Data Lake Platform provides a managed service using Kubernetes to provide integrated solutions (Data Flow, Data Transformation, Data As A Service) that ingests data from multiple data sources into a Data Lake. It provides the data workflow to orchestrate data transformation and data curation processes for analytics for business and operations.
It also provides the centralized data repository to store all structured and unstructured data at any scale for storing data as-is, without having first to structure the data and run different types of analytics—from dashboards and visualizations to big data processing, real-time analytics, and machine learning to guide better decisions. It provides Metadata (Catalog) Management to make data visible and easily accessible to consumers.
The Data Lake Platform eliminates extensive data modeling and ETLs normally required by the schema-on-write data warehouse solutions. Instead, The Data Lake Platform uses the schema-on-read solutions enabling fast data ingestion and consumption for both structured and unstructured data which increases the time-to-value for the fast-changing business requirement
Data Lake Platform allows a user using dpStudio UI to create an Enterprise Data Stack by configuring the data flow/transformation/repository/access settings.
Also, dpStudio allows a user to manage the lifecycle of Data Lake Stack (start, update, terminate) and monitor the runtime behavior of the Stack through build-in Observability features that monitor data usages and observe the internal health states of the components.

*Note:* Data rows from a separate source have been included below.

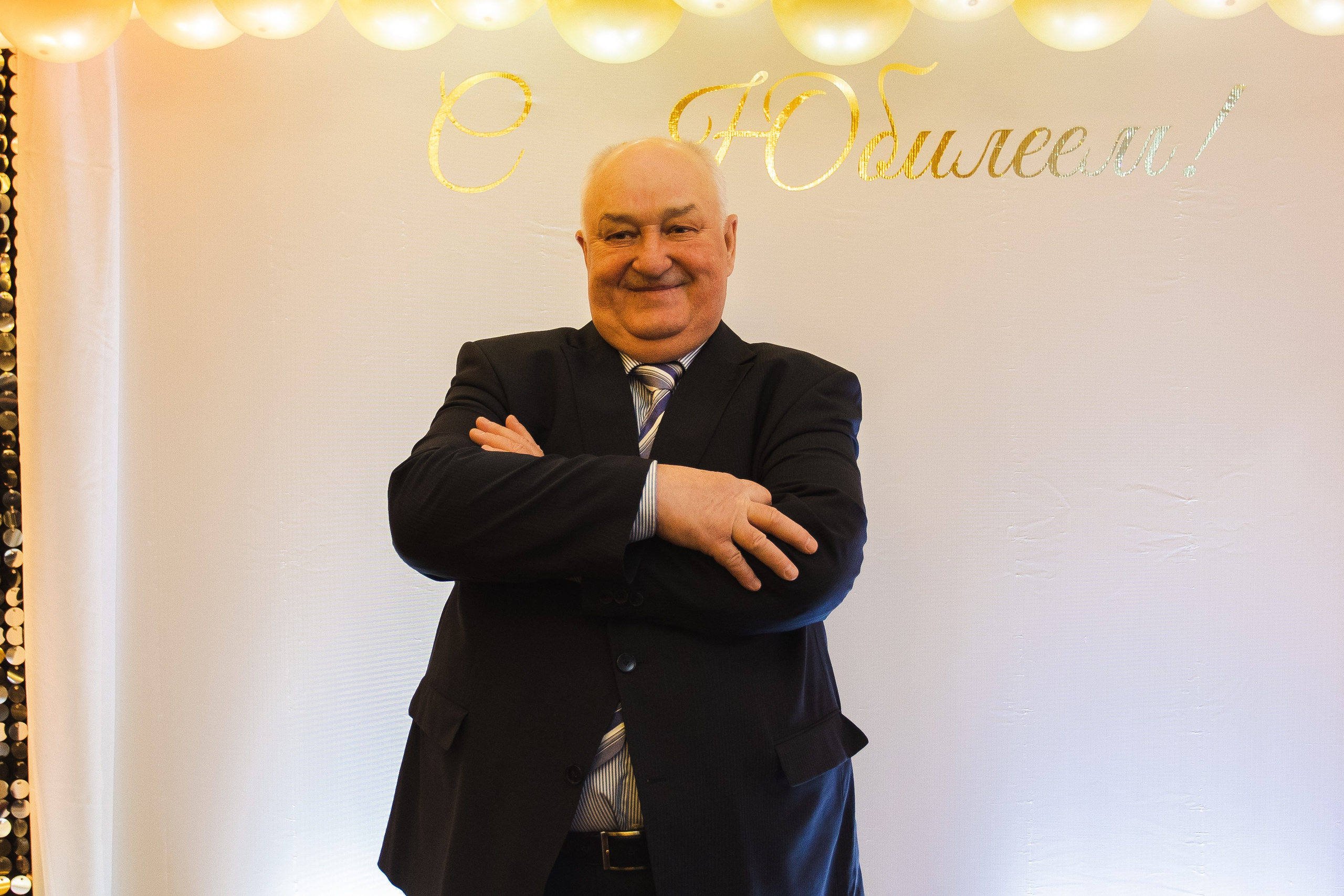 Юбилей. Фотограф в Иркутске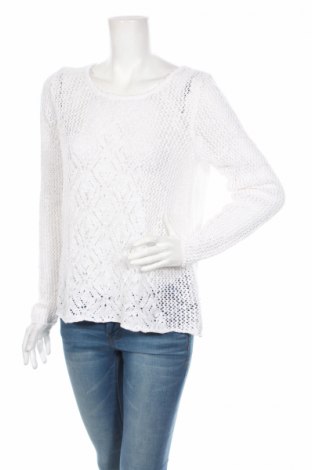 Дамски пуловер Aerie, Размер L, Цвят Бял, Цена 5,50 лв.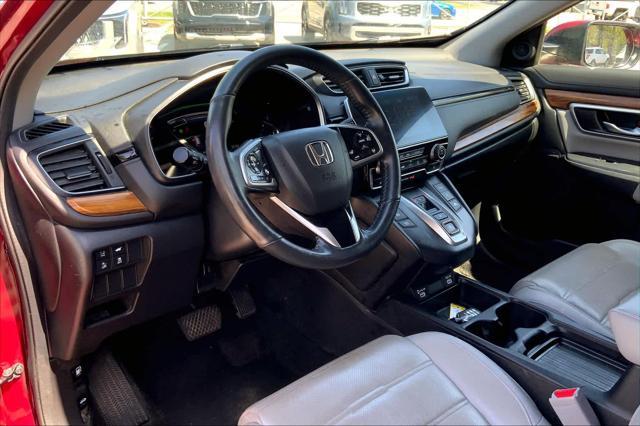 used 2020 Honda CR-V Hybrid car, priced at $22,749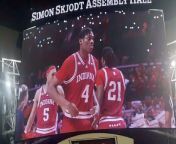 Indiana Basketball Senior Day 2024 Tribute Video: Trey Galloway, Xavier Johnson, Anthony Leal,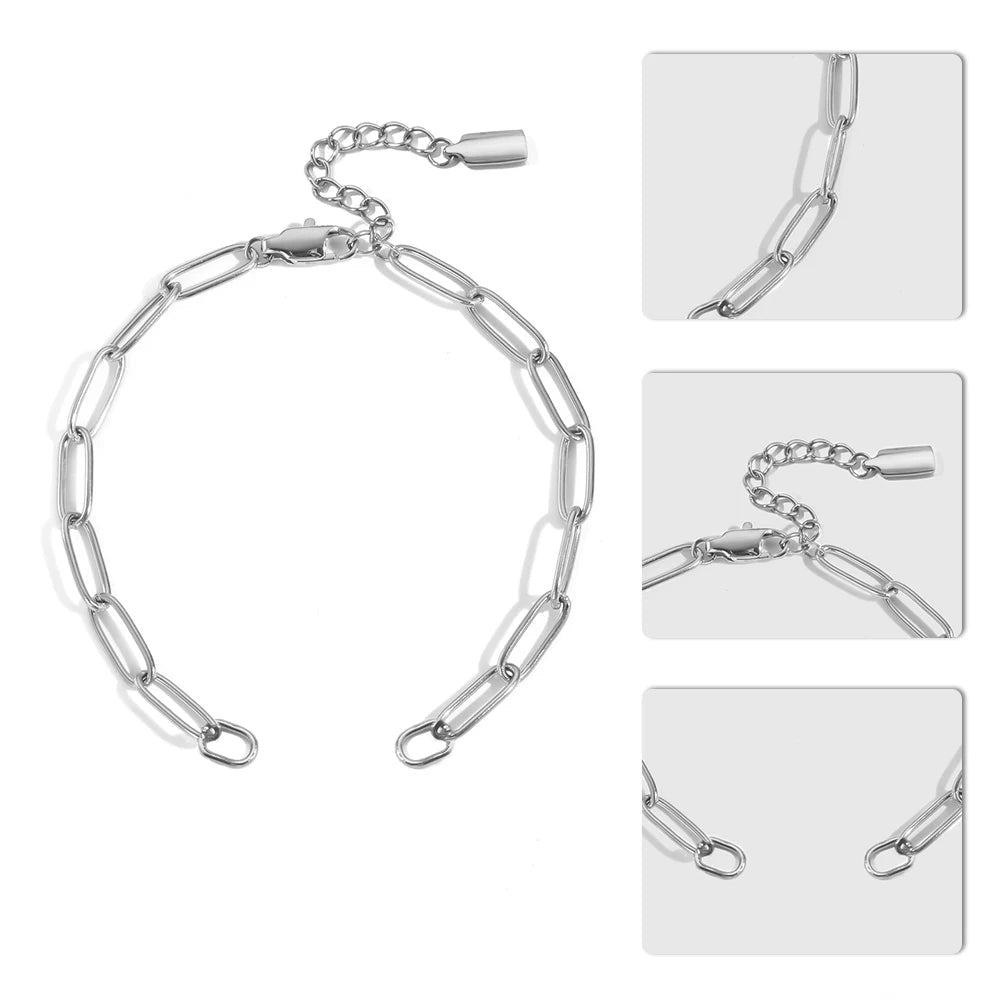 Classic Charm Bracelets - Gold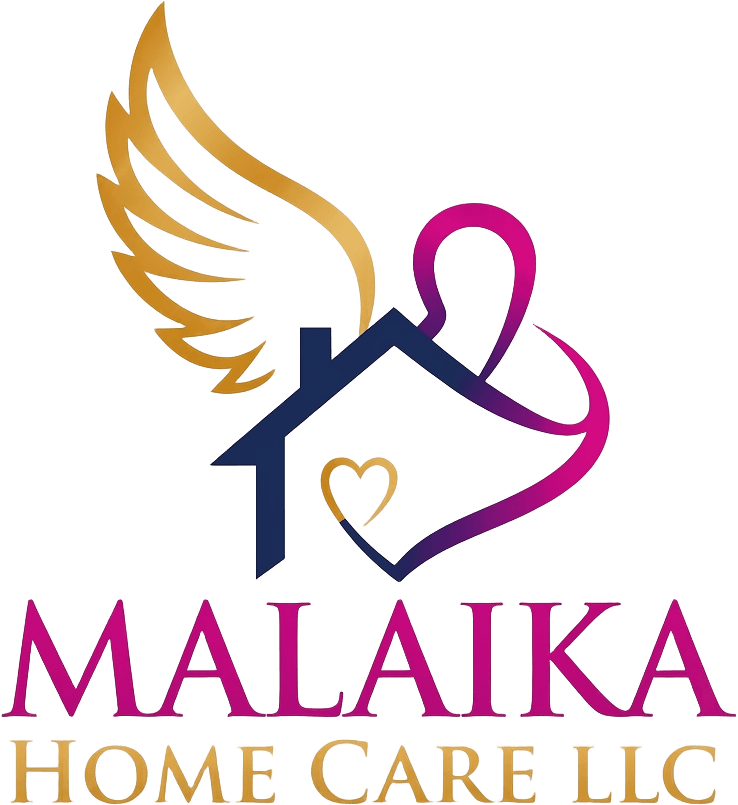 Malaika Home Care LLC logo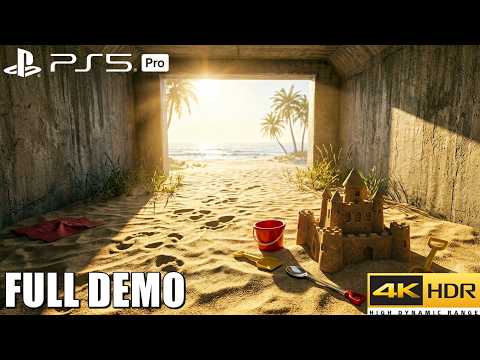 Salvation: Echoes of War Full Demo Walkthrough | PS5 Pro 4K HDR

Data Lake Platform includes the following software components:
AWS EKS is used to provision stacks of Data Lake Platform using the customer's AWS account.
Google GKE is used to provision stacks of Data Lake Platform using the customer's Google account.
snapblocs provisions Data Lake Platforms following the well-architecture guides (i.e., AWS Well-Architected for AWS, Google Cloud Architecture Framework, etc.) for provisioning, configuring production-grade Kubernetes clusters and deploying workloads into the clusters. It provides benefits from patterns that have been used successfully for many customers in production environments. Also, snapblocs makes it easy to get started and easy to configure properly. Kubernetes is an open-source container-orchestration system for automating application deployment, scaling, and management. It is used to deploy selected Components. Kafka is used to building real-time data pipelines and streaming applications by integrating data from multiple sources and locations into a single, central Event Streaming Platform. Elastic is used to provide observability (monitoring, alerting, APM) for answering questions about what's happening inside the system by observing the outside of the system. Grafana is used to build visualizations and analytics to query, visualize, explore metrics, and set alerts for quickly identifying system problems to minimize disruption to services. StreamSets Data Collector is a low-latency ingest infrastructure tool used to create continuous data ingest pipelines using a drag and drop UI within an integrated development environment (IDE). It is used to ingest source data in-stream or batch to other data platforms such as Data Lake, on-prem, or cloud datacenter.
Dremio - Data lake engine that liberates your data with live, interactive queries directly on cloud data lake storage. Spark - open-source unified analytics engine for large-scale data processing. Spark provides an interface for programming entire clusters with implicit data parallelism and fault tolerance. Airflow - open-source workflow management platform to programmatically author and schedule their workflows and monitor them via the built-in Airflow user interface.